御宿といえば「月の砂漠」を思い浮かべる人が多いと思う。
しかし、ぼくにとっての御宿は「サーフィンの海」である。
じつは高校生の頃、ぼくはサーファーだった。車なんてないから外房線に乗って週末ごとにちまちまと海に通う「電車サーファー」だったのだ。
古いアルバムを開けば、チョコレート色をしたぼくがサーフボードを抱えた写真がいくつか残っている。それを見返すと、いまでも胸が甘く痛むし、ビーチの刺すような日差しと潮風の匂いがリアルによみがえってくる。
十数年ほど前のこと――つまり、まだぼくが小説家になる前の、フリーライターだった頃――、とある雑誌に取材を頼まれて、懐かしい御宿を訪れた。でも、そのときは「海」ではなく「里山」のなかにぽつんと建つ古民家レストランが取材先だった。

そこは「雅流懐石」を食べさせる、いわゆる「農家レストラン」の走りのようなところで、古色蒼然とした雰囲気と季節の料理が素晴らしく、知る人ぞ知る隠れ家的な場所だったと記憶している。
「雅流懐石」というのは、京都の「おばんざい」をヒントに、女将さんが腕によりをかけた「我流」の懐石のことである。ようするに造語なのだが、「雅」という文字を充てているのが洒落ているではないか。
さて、あれから時代は流れて、2018年の晩秋。
ぼくは、その地に舞い戻ってきた。
もはや隠れ家どころか御宿の有名店となった「愚為庵」に。
しかも、たまたま、かつての取材時にも同行してくれた鈴木正美カメラマンと一緒に、である。

久しぶりに訪れた「愚為庵」だが、築200年を超える堂々たる茅葺屋根の古民家は健在だった。
庭では柵に囲まれた鴨たちがガアガアと鳴き、葉の落ちたしだれ桜は狂い咲きをしていた。
頭上を見上げると、熟した柿の実のオレンジ色がひとつ秋空に映えている。



玄関へと続く飛び石。囲炉裏のある土間。
土間の黒光りする太い梁にはツバメの巣がいくつも残されているのだが、その巣を見て思い出した。
以前、ぼくがここを訪れたとき、季節は春だった。
子育て中のツバメたちがビュンビュンと土間に出入りしていたのだった。
「愚為庵」の料理は、やはり好きだ。
自家農園と地元の食材をなるべく使いながら、季節感を存分に味わわせてくれるのがいい。

(記録情報)
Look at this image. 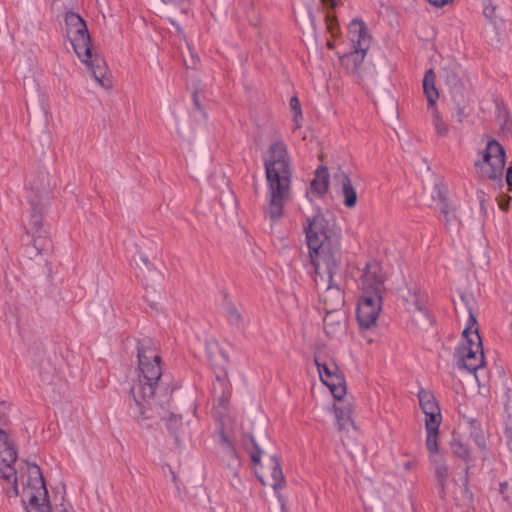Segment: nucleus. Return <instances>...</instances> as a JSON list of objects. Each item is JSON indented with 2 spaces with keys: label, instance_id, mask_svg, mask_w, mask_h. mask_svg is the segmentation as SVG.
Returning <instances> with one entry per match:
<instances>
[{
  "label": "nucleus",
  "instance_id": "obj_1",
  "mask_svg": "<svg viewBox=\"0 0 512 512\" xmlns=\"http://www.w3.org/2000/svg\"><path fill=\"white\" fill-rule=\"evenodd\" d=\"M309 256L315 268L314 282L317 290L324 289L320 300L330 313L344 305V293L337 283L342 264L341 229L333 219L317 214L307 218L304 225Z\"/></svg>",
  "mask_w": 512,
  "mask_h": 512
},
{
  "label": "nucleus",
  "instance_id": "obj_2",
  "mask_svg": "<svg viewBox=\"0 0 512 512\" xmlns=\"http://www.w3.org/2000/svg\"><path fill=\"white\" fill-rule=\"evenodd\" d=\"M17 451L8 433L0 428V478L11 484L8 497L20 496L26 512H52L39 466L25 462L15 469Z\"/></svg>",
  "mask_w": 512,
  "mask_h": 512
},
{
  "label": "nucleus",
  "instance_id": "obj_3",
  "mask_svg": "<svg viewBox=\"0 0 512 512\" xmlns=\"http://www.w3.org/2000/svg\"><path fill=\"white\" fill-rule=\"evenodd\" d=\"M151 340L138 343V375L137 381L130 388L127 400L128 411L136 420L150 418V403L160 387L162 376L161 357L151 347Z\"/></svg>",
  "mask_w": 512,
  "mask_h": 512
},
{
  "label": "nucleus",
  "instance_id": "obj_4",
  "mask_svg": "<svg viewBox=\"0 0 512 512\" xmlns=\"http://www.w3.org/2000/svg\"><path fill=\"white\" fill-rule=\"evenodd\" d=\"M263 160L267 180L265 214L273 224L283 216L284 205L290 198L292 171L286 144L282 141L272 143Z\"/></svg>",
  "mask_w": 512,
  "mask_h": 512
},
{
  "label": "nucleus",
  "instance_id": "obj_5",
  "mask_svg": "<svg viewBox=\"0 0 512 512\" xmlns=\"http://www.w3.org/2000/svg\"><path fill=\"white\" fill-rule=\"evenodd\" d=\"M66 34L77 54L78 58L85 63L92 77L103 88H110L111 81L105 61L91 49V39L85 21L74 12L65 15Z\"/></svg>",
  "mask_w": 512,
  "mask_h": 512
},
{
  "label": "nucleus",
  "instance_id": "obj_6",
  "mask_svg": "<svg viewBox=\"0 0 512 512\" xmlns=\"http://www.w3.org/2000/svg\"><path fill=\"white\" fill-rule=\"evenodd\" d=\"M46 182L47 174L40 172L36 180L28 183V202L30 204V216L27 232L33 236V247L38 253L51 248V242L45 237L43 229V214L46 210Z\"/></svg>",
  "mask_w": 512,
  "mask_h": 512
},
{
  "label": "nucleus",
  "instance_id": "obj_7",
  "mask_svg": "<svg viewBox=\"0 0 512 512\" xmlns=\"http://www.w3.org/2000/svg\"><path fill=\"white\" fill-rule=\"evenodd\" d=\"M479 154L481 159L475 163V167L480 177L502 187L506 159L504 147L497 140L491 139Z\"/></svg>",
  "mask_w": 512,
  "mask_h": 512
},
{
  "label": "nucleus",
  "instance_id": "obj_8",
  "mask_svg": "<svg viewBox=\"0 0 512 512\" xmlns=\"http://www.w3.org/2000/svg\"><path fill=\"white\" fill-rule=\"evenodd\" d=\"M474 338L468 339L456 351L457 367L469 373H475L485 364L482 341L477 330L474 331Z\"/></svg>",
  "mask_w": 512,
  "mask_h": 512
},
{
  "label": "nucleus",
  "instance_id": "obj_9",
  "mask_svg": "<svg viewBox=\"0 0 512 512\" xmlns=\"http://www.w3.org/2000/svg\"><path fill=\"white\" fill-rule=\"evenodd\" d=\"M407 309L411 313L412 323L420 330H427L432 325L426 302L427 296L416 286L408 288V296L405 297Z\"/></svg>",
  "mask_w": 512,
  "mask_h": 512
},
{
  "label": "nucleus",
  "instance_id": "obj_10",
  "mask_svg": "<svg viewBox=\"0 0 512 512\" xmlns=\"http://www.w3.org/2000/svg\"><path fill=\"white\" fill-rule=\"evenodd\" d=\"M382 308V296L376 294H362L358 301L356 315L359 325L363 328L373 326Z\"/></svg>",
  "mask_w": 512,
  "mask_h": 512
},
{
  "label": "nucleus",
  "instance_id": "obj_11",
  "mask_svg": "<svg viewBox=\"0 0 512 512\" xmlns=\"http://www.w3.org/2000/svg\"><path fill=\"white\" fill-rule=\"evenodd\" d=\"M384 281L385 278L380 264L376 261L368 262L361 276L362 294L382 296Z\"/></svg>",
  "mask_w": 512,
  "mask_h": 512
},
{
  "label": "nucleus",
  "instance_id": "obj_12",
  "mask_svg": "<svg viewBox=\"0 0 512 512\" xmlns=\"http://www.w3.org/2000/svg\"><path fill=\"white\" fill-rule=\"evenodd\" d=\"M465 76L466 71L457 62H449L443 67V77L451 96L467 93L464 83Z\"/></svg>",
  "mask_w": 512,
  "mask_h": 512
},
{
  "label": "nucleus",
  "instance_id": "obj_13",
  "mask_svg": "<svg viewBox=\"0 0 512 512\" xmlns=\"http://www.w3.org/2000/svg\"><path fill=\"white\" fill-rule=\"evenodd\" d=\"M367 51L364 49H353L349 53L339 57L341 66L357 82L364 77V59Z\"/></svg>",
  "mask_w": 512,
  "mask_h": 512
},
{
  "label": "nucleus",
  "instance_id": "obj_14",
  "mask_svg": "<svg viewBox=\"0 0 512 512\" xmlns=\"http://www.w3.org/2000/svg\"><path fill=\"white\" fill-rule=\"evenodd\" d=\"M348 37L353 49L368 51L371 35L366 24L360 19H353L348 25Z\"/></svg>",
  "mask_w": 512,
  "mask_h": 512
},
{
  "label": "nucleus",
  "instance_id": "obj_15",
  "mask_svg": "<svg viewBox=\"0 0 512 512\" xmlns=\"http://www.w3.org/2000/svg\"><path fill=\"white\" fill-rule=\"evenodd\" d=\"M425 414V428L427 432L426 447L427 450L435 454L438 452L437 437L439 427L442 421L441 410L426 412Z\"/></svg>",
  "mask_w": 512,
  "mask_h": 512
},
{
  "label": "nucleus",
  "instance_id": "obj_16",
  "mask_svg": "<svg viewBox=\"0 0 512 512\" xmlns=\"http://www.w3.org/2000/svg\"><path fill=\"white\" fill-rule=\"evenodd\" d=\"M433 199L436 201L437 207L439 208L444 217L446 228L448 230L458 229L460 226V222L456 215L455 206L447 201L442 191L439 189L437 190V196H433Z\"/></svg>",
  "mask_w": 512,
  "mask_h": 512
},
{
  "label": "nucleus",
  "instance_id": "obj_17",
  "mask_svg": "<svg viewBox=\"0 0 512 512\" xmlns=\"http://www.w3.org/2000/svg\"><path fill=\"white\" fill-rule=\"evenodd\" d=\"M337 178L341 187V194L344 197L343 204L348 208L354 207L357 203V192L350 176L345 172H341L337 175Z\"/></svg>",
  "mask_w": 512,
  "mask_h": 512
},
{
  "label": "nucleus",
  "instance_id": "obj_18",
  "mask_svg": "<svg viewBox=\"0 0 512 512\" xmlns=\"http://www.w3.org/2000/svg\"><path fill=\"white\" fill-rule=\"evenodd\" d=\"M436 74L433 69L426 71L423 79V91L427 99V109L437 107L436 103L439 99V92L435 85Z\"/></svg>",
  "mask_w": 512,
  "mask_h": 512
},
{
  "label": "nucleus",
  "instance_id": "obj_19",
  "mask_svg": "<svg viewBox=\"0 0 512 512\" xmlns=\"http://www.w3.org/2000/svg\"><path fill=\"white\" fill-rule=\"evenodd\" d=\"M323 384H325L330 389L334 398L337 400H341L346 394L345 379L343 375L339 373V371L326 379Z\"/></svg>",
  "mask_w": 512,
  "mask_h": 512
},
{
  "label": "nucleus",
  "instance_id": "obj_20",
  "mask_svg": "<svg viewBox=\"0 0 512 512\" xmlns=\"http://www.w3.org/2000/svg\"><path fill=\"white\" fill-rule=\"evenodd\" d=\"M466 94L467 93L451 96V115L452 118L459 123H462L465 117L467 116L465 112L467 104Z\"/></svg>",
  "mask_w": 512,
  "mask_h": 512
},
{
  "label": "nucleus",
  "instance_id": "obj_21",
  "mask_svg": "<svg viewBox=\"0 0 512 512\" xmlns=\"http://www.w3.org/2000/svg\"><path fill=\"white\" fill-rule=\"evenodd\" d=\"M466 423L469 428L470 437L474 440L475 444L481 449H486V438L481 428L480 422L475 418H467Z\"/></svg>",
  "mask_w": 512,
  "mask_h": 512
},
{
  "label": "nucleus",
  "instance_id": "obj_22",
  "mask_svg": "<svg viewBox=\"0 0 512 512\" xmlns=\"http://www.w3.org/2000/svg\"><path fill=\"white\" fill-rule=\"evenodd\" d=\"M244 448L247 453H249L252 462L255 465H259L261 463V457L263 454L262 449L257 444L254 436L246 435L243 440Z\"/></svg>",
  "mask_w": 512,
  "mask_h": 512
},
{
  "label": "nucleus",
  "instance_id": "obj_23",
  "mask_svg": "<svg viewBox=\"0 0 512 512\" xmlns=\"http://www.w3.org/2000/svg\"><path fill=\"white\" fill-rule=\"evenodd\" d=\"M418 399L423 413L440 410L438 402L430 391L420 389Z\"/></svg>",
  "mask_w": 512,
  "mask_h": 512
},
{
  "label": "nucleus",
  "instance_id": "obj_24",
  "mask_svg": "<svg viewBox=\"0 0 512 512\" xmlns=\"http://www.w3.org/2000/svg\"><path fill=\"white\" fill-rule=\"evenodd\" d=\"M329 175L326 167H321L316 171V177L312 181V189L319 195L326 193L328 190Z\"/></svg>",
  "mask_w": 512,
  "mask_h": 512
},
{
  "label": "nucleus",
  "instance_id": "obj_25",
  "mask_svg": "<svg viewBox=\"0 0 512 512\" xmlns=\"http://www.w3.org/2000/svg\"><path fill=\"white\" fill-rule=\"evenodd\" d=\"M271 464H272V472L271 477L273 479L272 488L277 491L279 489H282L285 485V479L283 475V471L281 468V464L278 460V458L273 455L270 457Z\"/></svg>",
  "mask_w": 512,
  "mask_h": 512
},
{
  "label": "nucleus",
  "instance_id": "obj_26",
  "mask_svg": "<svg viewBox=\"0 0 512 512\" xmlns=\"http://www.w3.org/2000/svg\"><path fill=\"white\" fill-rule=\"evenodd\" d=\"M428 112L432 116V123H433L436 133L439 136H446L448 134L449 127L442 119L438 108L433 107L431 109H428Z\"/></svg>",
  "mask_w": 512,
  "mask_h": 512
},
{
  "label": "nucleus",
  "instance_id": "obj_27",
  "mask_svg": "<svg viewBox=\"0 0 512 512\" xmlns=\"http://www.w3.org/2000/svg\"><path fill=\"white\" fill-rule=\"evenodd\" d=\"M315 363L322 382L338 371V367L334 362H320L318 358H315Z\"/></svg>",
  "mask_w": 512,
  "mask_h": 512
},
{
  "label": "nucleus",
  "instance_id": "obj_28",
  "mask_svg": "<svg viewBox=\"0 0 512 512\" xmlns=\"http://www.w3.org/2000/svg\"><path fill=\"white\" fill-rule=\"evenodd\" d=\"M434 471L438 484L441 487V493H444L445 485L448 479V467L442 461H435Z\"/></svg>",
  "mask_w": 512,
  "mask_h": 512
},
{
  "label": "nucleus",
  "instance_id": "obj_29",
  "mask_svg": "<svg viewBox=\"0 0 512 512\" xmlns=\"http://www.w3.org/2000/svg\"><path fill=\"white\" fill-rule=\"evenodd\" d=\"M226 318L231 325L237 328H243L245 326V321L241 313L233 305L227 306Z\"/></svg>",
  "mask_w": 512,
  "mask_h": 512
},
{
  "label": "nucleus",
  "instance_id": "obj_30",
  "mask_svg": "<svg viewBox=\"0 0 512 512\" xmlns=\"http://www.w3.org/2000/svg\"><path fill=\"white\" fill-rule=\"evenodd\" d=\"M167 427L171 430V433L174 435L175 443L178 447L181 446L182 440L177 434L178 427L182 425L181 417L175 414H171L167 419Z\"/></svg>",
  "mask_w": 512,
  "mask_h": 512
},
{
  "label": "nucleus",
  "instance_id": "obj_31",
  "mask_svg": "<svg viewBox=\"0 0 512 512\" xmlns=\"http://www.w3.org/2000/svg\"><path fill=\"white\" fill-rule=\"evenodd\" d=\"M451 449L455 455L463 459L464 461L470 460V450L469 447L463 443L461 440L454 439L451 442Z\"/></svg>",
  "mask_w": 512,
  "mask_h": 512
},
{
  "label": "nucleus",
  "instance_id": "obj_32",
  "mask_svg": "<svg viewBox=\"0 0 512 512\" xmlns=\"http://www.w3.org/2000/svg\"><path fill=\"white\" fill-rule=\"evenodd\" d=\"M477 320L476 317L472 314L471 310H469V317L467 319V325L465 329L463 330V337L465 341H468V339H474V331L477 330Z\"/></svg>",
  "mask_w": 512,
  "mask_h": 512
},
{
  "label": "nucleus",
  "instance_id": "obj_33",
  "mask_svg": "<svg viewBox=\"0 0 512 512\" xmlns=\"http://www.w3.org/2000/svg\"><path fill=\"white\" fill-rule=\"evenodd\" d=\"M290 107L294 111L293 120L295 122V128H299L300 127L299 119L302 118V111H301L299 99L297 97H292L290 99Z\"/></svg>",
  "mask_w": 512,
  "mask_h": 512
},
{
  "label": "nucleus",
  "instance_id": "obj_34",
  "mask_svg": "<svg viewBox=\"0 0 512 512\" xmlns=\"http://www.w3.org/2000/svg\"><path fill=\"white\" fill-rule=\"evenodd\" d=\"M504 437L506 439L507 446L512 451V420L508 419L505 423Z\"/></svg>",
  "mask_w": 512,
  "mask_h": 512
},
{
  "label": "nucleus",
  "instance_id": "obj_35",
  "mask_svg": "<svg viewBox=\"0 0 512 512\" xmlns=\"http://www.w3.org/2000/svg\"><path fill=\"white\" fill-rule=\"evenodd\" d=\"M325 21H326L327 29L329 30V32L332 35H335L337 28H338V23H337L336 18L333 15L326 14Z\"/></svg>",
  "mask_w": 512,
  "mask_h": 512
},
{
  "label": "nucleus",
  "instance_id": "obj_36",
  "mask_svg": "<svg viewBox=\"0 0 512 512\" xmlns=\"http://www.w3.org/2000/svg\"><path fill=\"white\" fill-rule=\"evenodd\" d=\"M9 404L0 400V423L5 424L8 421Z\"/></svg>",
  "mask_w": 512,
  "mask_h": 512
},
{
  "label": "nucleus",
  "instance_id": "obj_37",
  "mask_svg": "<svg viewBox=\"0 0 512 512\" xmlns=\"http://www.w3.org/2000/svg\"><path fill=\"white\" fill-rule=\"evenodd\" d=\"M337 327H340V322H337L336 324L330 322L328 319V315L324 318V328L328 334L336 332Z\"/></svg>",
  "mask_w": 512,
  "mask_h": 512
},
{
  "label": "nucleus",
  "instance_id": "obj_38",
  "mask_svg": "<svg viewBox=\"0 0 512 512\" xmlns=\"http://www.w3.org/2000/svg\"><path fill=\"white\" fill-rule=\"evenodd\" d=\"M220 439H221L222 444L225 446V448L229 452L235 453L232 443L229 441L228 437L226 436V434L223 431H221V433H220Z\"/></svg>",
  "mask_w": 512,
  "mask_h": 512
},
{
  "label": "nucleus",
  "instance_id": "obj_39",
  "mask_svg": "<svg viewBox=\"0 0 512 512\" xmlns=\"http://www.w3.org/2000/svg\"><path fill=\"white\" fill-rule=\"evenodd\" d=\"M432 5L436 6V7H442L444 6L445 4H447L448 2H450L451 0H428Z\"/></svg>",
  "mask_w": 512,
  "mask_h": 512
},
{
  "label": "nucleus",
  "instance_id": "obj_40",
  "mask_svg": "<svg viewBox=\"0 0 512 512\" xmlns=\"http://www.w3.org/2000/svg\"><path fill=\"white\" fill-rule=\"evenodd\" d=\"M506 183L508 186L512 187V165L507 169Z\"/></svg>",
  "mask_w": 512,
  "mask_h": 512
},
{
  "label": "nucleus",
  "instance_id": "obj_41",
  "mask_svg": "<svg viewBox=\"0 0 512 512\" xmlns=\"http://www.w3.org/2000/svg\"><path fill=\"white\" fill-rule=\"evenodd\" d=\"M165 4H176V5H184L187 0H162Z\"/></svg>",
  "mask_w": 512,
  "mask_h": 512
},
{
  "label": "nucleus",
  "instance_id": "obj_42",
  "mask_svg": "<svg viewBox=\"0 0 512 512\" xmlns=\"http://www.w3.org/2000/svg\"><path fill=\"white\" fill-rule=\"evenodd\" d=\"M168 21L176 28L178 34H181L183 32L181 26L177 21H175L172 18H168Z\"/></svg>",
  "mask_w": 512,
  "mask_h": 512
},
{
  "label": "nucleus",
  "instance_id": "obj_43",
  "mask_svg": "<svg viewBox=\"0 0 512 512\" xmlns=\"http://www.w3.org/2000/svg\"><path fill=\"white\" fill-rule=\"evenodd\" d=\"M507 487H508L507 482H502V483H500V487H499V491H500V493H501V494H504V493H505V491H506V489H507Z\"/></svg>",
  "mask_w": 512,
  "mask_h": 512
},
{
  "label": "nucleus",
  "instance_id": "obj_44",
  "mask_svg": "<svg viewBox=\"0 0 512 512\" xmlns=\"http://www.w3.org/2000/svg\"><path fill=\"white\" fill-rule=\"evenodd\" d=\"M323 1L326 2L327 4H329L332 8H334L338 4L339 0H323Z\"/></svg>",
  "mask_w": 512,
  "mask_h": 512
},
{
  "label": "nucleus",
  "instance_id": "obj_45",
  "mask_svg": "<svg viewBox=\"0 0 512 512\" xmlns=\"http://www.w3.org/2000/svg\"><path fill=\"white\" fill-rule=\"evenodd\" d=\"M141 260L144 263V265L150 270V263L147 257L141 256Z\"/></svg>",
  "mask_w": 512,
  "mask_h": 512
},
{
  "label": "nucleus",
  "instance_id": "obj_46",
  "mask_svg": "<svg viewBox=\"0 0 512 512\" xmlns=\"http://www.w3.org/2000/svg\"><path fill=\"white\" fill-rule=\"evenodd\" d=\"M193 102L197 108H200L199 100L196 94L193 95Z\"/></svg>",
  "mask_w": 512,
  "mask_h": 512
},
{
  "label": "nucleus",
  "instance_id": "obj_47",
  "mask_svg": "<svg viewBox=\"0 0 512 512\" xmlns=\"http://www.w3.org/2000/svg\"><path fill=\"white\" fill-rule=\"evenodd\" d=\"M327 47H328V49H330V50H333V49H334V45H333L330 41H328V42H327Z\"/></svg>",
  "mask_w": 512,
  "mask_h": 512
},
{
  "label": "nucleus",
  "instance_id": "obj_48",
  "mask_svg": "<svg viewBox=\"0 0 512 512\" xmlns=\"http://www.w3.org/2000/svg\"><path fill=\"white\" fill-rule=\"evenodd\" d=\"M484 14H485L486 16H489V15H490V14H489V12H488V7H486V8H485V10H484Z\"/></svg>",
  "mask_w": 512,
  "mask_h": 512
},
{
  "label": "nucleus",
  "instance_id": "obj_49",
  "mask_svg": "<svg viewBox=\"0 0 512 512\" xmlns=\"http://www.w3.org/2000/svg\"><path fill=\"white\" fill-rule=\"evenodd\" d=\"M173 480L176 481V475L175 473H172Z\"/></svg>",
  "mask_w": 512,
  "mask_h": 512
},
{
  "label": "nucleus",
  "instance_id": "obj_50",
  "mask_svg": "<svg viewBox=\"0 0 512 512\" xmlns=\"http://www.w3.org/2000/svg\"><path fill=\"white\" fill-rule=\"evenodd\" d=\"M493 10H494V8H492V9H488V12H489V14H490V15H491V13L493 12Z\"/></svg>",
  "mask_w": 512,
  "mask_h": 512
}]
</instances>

* * *

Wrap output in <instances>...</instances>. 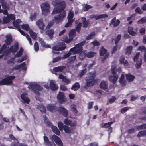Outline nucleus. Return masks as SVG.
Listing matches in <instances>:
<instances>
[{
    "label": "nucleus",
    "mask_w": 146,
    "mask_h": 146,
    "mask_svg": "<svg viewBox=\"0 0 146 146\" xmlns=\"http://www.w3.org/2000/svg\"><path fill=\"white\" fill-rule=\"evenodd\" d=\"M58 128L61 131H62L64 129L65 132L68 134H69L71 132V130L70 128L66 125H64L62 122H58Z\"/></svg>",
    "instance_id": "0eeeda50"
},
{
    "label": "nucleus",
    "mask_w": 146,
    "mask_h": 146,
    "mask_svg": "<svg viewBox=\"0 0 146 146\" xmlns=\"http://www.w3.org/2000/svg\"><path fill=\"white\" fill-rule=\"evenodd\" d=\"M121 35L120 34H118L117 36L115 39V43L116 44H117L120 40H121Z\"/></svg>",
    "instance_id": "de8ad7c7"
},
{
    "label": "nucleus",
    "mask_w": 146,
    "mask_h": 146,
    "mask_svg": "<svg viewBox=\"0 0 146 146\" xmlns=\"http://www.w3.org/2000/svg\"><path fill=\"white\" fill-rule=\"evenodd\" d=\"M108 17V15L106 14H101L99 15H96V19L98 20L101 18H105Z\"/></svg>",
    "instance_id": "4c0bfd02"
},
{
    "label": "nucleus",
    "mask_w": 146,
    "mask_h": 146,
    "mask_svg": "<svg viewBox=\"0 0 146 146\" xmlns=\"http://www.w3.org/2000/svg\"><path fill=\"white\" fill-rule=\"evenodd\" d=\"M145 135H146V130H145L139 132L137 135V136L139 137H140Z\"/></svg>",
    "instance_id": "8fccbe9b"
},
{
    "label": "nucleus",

(練習問題)
[a] 次の(i)〜(iii)が本文と一致するかを「はい」か「いいえ」で答え、決め手となる本文の語句を一字一句違えずに引用しなさい。(i) 筆者は高校生の頃、車で御宿の海に通っていた。(ii) 「愚為庵」の古民家は築200年を超えている。(iii) 筆者が以前「愚為庵」を訪れたときの季節は秋だった。
[b] 本文の「古いアルバムを開けば、チョコ」から「カメラマンと一緒に、である。」までを、正確に書き写しなさい。

(各問の解答)
[a]
(i) いいえ。『車なんてないから外房線に乗って週末ごとにちまちまと海に通う「電車サーファー」だったのだ』
(ii) はい。「築200年を超える堂々たる茅葺屋根の古民家は健在だった」
(iii) いいえ。「以前、ぼくがここを訪れたとき、季節は春だった」

[b]
古いアルバムを開けば、チョコレート色をしたぼくがサーフボードを抱えた写真がいくつか残っている。それを見返すと、いまでも胸が甘く痛むし、ビーチの刺すような日差しと潮風の匂いがリアルによみがえってくる。
十数年ほど前のこと――つまり、まだぼくが小説家になる前の、フリーライターだった頃――、とある雑誌に取材を頼まれて、懐かしい御宿を訪れた。でも、そのときは「海」ではなく「里山」のなかにぽつんと建つ古民家レストランが取材先だった。

そこは「雅流懐石」を食べさせる、いわゆる「農家レストラン」の走りのようなところで、古色蒼然とした雰囲気と季節の料理が素晴らしく、知る人ぞ知る隠れ家的な場所だったと記憶している。
「雅流懐石」というのは、京都の「おばんざい」をヒントに、女将さんが腕によりをかけた「我流」の懐石のことである。ようするに造語なのだが、「雅」という文字を充てているのが洒落ているではないか。
さて、あれから時代は流れて、2018年の晩秋。
ぼくは、その地に舞い戻ってきた。
もはや隠れ家どころか御宿の有名店となった「愚為庵」に。
しかも、たまたま、かつての取材時にも同行してくれた鈴木正美カメラマンと一緒に、である。